Tuesday, December 29, 2009

See Ya Later 2009!

My 2009 has, like many others', been full of ups and downs.

Certainly on paper it looks like its been a lot of downs, including the whole lack of job situation, the ever present thoughts in my head (wtf am I doing with my life? where is my career going? do I even have a career? and (possibly my most thought question) how much would selling all of my stuff get me, and what far away country can I move to and wait this whole "recession" out in?) certainly seem to back up that this year has been crappy and stressful and downright depressing at times. I am so glad that 2009 is on its way out the door - if only because its the year I got dumped by my 2 year old career, and its the year I learned the ins and outs of COBRA and the ever so difficult unemployment office.

However, it hasn't been all bad, this year numbered 2009. In some ways it has been one of the best years of my life. I know that I've only seen 24 years, but this one certainly takes the cake in a TON of ways.

I got laid off on a Friday, and even though it was the absolute worst thing that has happened to me in a long while I had three things to guide me through the first weekend, and then the next 10 months, that have helped me make this the best year of my life:
  1. My boss told me, 'you're going to need to remember this, it won't help right now, but it will help in a couple of days, and again in a couple of months "this is not your fault".' Boy was he right, that mantra has helped me more than waiting in line at EDD or watching Brian Williams break down the unemployment rate. Having him say to me that this whole "situation" isn't my fault has helped me understand that losing my job doesn't mean losing my future career and it doesn't mean that I'm incompetent. Knowing those two things has helped me stay on track through all of the frustration with job hunting, job rejection, and joblessness.
  2. I have a fantastic family.
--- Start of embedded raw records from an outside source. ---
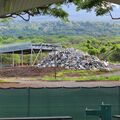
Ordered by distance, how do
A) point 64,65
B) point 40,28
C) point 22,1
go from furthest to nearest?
point 40,28 < point 64,65 < point 22,1

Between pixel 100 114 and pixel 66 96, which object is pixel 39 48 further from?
pixel 100 114

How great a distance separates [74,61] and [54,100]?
45.9 meters

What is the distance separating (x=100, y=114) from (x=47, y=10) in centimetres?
1399

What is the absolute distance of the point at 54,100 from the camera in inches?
637

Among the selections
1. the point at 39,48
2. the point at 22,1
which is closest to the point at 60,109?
the point at 22,1

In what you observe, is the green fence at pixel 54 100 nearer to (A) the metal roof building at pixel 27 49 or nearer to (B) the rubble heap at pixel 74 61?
(B) the rubble heap at pixel 74 61

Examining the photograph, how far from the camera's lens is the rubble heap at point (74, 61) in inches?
2389

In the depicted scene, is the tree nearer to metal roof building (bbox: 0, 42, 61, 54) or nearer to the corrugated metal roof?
the corrugated metal roof

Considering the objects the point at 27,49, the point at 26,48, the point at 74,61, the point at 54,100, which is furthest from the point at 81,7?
the point at 27,49

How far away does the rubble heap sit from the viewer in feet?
199

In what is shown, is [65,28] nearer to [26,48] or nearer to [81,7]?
[26,48]

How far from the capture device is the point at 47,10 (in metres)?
25.0

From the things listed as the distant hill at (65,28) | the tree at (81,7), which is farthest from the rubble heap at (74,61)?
the distant hill at (65,28)

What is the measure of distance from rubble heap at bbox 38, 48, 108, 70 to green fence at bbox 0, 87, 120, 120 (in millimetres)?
43248
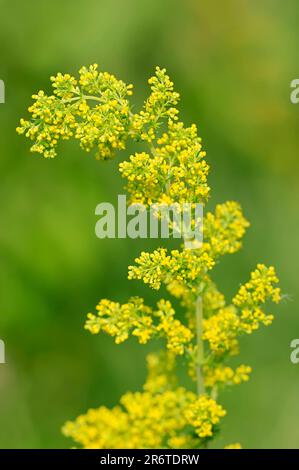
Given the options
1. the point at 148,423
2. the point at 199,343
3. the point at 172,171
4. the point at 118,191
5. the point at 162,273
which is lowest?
the point at 148,423

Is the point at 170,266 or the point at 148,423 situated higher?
the point at 170,266

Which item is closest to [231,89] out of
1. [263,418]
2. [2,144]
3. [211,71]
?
[211,71]

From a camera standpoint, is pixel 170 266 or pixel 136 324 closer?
pixel 170 266

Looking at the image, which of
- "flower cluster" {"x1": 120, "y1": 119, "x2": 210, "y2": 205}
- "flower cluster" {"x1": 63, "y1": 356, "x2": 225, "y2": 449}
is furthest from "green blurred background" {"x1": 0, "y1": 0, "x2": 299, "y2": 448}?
"flower cluster" {"x1": 120, "y1": 119, "x2": 210, "y2": 205}

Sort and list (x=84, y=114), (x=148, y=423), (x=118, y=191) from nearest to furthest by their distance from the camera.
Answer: (x=84, y=114), (x=148, y=423), (x=118, y=191)

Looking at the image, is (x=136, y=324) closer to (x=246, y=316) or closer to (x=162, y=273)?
(x=162, y=273)

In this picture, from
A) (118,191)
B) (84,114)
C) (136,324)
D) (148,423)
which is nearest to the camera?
(84,114)

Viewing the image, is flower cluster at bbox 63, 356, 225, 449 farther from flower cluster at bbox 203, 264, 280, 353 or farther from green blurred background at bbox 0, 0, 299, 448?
green blurred background at bbox 0, 0, 299, 448

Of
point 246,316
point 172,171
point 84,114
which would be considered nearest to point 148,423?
point 246,316
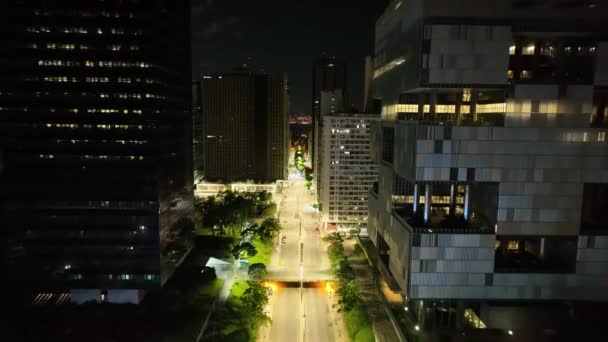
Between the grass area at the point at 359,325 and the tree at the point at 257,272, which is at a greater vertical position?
the tree at the point at 257,272

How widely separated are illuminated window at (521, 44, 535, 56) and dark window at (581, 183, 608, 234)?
13544 millimetres

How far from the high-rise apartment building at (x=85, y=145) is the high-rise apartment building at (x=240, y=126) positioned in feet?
284

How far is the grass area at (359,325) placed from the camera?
44.0 metres

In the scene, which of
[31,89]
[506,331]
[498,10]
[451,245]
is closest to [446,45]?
[498,10]

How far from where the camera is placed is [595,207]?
40969 millimetres

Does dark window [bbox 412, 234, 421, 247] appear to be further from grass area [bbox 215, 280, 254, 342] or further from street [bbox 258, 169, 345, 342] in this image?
grass area [bbox 215, 280, 254, 342]

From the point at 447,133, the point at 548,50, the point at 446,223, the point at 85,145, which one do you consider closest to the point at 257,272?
the point at 85,145

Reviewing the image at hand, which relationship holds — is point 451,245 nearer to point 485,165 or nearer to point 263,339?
point 485,165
When I left the office after losing my job I drove straight to my parents' house and the support (and free food) hasn't stopped. Not that I'd expect anything else,  my parents and my sister are pretty bomb, but having that support and safety net just a few miles away when I need it has made such a difference this year.
  3. I have some pretty marvelous friends. In times where you struggle you definitely find out who your friends are, and this year has been no exception. Whether its dinner out when I'm frustrated over a job rejection, buying me a drink when we go out, uplifting words of encouragement, playing rock band, sending me "I'm a victim of the recession" flair (I love you S!), watching movies all day, or going on adventures my friends have been the absolute best.
So thanks 2009, even though I have no idea what I'm doing with my life, you have shown me Ireland and the English Riviera  (I s'pose I should thank my severence pay and Ty, C, CO, and Di for that), you have shown me that I can accomplish things (thanks D for hiking the Grand Canyon with me), you have shown me how lucky I am to be surrounded by so many wonderful people, you have shown me how much fun life is, and you have shown me that I can re-invent myself.

Here's to the dawn of a new decade, a new year, and perhaps a start at the next chapter in my life.

Cheers to all of you and a Happy New Year!